• Source passage:
########################################
Before: HUG, Chief Judge, KOZINSKI, and LEAVY, Circuit Judges.


Tu Ngoc Tran, a California state prisoner, appeals pro se the district court's denial of his habeas corpus petition pursuant to 28 U.S.C. § 2254. Tran contends that the evidence was insufficient to sustain his convictions. We have jurisdiction under 28 U.S.C. § 2253. We review de novo, see Calderon v. Prunty, 59 F.3d 1005, 1008 (9th Cir. 1995), and we affirm.

Tran contends that his convictions for robbery, false imprisonment, assault with a firearm, and brandishing a firearm with intent to resist arrest were not supported by substantial evidence because the evidence was insufficient to show he aided and abetted commission of the robbery. This contention lacks merit.

"A state prisoner may ... be entitled to federal habeas relief if he can show that the evidence adduced at trial was such that no rational trier of fact could have found proof of guilt beyond a reasonable doubt." Martineau v. Angelone, 25 F.3d 734, 739 (9th Cir. 1994) (citing Jackson v. Virginia, 443 U.S. 307, 324 (1979)). To be convicted as an aider and abettor under California law, the defendant must have acted "with the knowledge of the criminal purpose of the perpetrator and with an intent or purpose ... of encouraging or facilitating commission of the offense." People v. Beeman, 674 P.2d 1318, 1325 (Cal.1984). Such knowledge and intent can be proven by circumstantial evidence, including "presence at the scene of the crime, companionship, and conduct before and after the offense." People v. Campbell, 30 Cal. Rptr. 2d 525, 529 (Cal.Ct.App.1994).
########################################
• Short task 1: Convert the listing, from the line containing "Is the green" through the end of the listing, into a Markdown table with the columns Row and Line, giving each line a row number and omitting blank lines.
The court opinion and the listing are unrelated and should be treated as separate material.
########################################
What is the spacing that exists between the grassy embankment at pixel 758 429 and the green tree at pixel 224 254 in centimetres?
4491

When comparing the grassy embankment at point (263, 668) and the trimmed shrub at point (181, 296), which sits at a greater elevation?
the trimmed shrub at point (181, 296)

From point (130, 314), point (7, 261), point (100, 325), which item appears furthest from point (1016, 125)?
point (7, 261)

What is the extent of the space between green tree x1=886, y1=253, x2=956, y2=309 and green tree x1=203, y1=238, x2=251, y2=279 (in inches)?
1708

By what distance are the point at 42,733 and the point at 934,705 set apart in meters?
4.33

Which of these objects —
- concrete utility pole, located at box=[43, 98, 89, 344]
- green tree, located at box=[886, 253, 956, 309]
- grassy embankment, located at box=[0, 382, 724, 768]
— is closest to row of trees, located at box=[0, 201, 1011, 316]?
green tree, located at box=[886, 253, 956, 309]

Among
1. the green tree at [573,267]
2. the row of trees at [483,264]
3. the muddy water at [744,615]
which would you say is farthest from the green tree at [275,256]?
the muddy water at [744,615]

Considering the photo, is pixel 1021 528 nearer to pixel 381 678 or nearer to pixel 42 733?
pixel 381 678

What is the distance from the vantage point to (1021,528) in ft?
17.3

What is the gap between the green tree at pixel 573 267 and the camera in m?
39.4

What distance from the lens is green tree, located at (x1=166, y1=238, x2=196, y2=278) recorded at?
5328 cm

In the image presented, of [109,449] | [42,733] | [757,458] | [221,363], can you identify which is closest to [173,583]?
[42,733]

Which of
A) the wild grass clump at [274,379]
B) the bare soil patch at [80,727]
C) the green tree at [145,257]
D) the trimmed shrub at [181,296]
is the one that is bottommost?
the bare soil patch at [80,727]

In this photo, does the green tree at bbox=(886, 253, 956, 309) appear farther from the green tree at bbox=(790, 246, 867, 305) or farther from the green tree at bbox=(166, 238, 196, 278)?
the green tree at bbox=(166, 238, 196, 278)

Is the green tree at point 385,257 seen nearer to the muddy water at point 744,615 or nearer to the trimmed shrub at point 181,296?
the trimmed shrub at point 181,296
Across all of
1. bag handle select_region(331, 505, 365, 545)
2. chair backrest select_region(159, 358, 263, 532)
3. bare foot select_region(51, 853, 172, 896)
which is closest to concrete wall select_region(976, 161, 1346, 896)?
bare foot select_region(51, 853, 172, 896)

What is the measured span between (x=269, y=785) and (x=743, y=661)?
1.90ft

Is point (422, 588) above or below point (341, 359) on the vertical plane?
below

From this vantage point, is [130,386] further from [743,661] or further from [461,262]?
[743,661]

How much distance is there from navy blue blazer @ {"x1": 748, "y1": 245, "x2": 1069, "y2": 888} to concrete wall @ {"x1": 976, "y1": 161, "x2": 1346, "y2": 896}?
########################################
• Short task 2: In the court opinion, on what ground does Tran argue that his convictions were not supported by substantial evidence?

• Expected output 1:
| Row | Line |
|---|---|
| 1 | Is the green tree at point 385,257 seen nearer to the muddy water at point 744,615 or nearer to the trimmed shrub at point 181,296? |
| 2 | the trimmed shrub at point 181,296 |
| 3 | Across all of |
| 4 | 1. bag handle select_region(331, 505, 365, 545) |
| 5 | 2. chair backrest select_region(159, 358, 263, 532) |
| 6 | 3. bare foot select_region(51, 853, 172, 896) |
| 7 | which is closest to concrete wall select_region(976, 161, 1346, 896)? |
| 8 | bare foot select_region(51, 853, 172, 896) |
| 9 | What is the measured span between (x=269, y=785) and (x=743, y=661)? |
| 10 | 1.90ft |
| 11 | Is point (422, 588) above or below point (341, 359) on the vertical plane? |
| 12 | below |
| 13 | From this vantage point, is [130,386] further from [743,661] or further from [461,262]? |
| 14 | [743,661] |
| 15 | How much distance is there from navy blue blazer @ {"x1": 748, "y1": 245, "x2": 1069, "y2": 888} to concrete wall @ {"x1": 976, "y1": 161, "x2": 1346, "y2": 896}? |

• Expected output 2: Tran argues that the evidence was insufficient to show that he aided and abetted the commission of the robbery. On that basis, he claims his convictions were not supported by substantial evidence. Those convictions were for robbery, false imprisonment, assault with a firearm, and brandishing a firearm with intent to resist arrest.